3. Nice stackable design for inclusion of additional WeMos shields

The shield (just the Arduino equivalent) supports an SPI interface. The Phyical Layer of the SD Card Specification mentions that the primary hardware interface is the SD bus which is implemented through 4 data lines and one command line. On power up the native operating mode of the card is SD bus however it possible to switch the card to SPI bus which is considered a secondary operating mode. The main disadvantages of SPI mode versus SD mode are:

1. The loss of performance single data line versus 4 data lines .
2. Only a subset of the SD commands and functions are supported.
3. The maximum SPI clock speed is limited to 25Mhz regardless of the SD card Class.

Minimum connectivity from a host MCU for SPI mode requires 3 SPI pins plus a GPIO pin for CS.

From the NEO the shield can be connected to ECSPI 2 plus a arbitrary GPIO pin and 3.3v, see above (NEO Connectivity) image for wiring.

Power up and initialisation of the card along with commands and responses are well documented in the Phyical Layer of the SD Card Specification. After powering up the card it should be initialised by applying 74 clock cycles (eg. sending 10 bytes with 0xff as the payload). Followed by CMD0 as the first command to send the card to SPI mode, a positive R1 response will contain 0x01. Next step is to interrogate SD version support by sending CMD8 and lastly we can use ACMD41 to set or determine :

1. Card is initialised
2. Card capacity type (SDHC or SDXC)
3. Switch to 1.8V signal voltage

After initialising the card we can interrogate the card data for example:

1. Read the Card Identification (CID) Register, a 16 byte code that contains information that uniquely identifies the SD card, including the card serial number (PSN), manufacturer ID number (MID) and manufacture date (MDT).

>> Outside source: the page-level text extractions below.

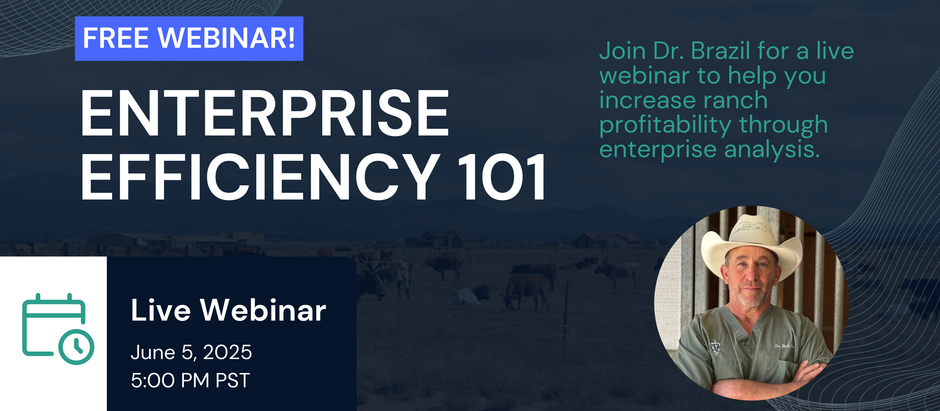 FREE WEBINAR!

ENTERPRISE EFFICIENCY 101

Join Dr. Brazil for a live webinar to help you increase ranch profitability through enterprise analysis.

Live Webinar

June 5, 2025
5:00 PM PST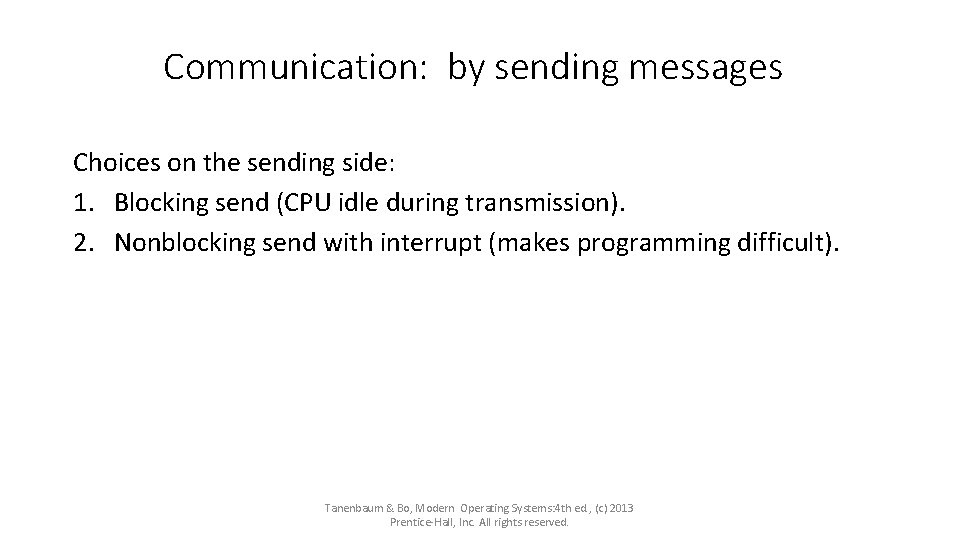 Communication: by sending messages

Choices on the sending side:
1. Blocking send (CPU idle during transmission).
2. Nonblocking send with interrupt (makes programming difficult).

Tanenbaum & Bo, Modern Operating Systems:4th ed., (c) 2013 Prentice-Hall, Inc. All rights reserved.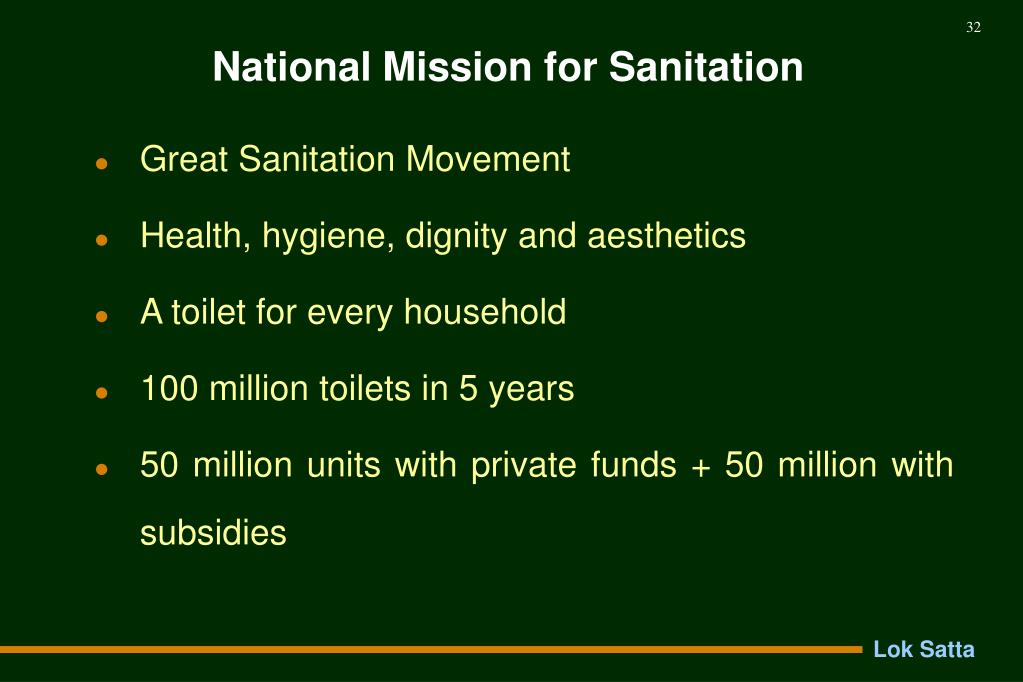 32

National Mission for Sanitation

- Great Sanitation Movement
- Health, hygiene, dignity and aesthetics
- A toilet for every household
- 100 million toilets in 5 years
- 50 million units with private funds + 50 million with subsidies

Lok Satta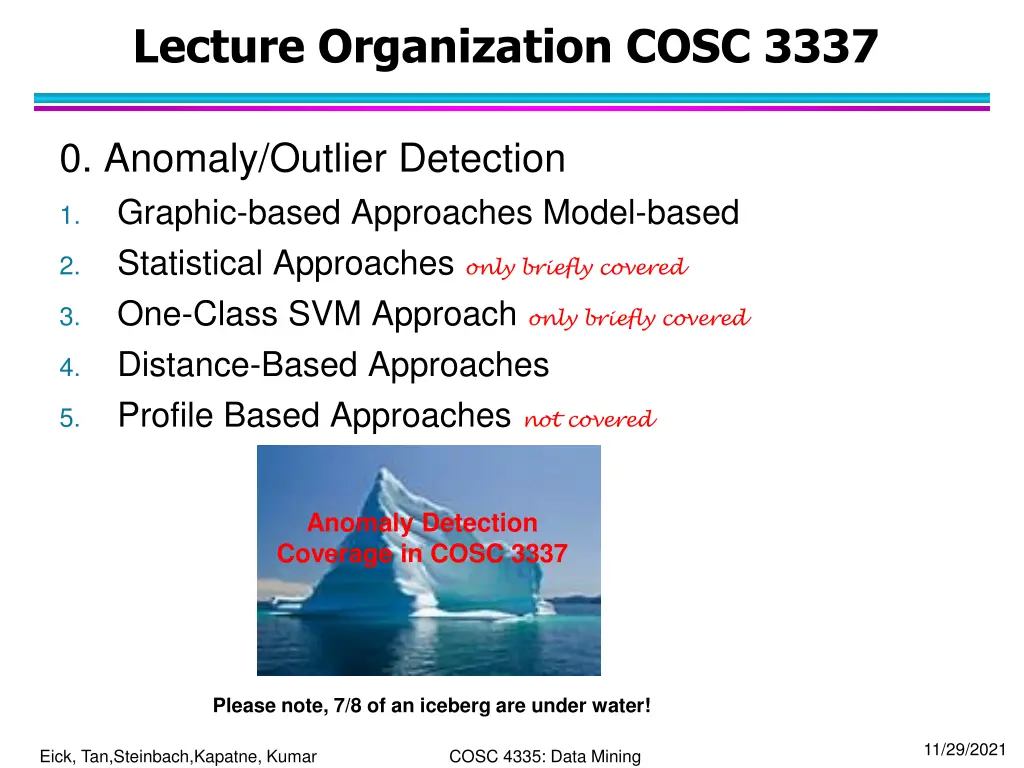 Lecture Organization COSC 3337

0. Anomaly/Outlier Detection

1. Graphic-based Approaches Model-based
2. Statistical Approaches only briefly covered
3. One-Class SVM Approach only briefly covered
4. Distance-Based Approaches
5. Profile Based Approaches not covered

Anomaly Detection Coverage in COSC 3337

Please note, 7/8 of an iceberg are under water!

Eick, Tan,Steinbach,Kapatne, Kumar

COSC 4335: Data Mining

11/29/2021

2. Read the Card Specific Data (CSD) Register which defines the data format, error correction type, maximum data access time .. etc

Subsequently I built a simple library to read FAT32 partitions and their file contents as shown in the above screen shot.

In order to improve performance we would need to see if we can enable DMA for the SPI transfers however this represents a challenge as the DMA engine is initialised on the A9 therefore we would need to wait for Linux to boot before accessing the DMA engine.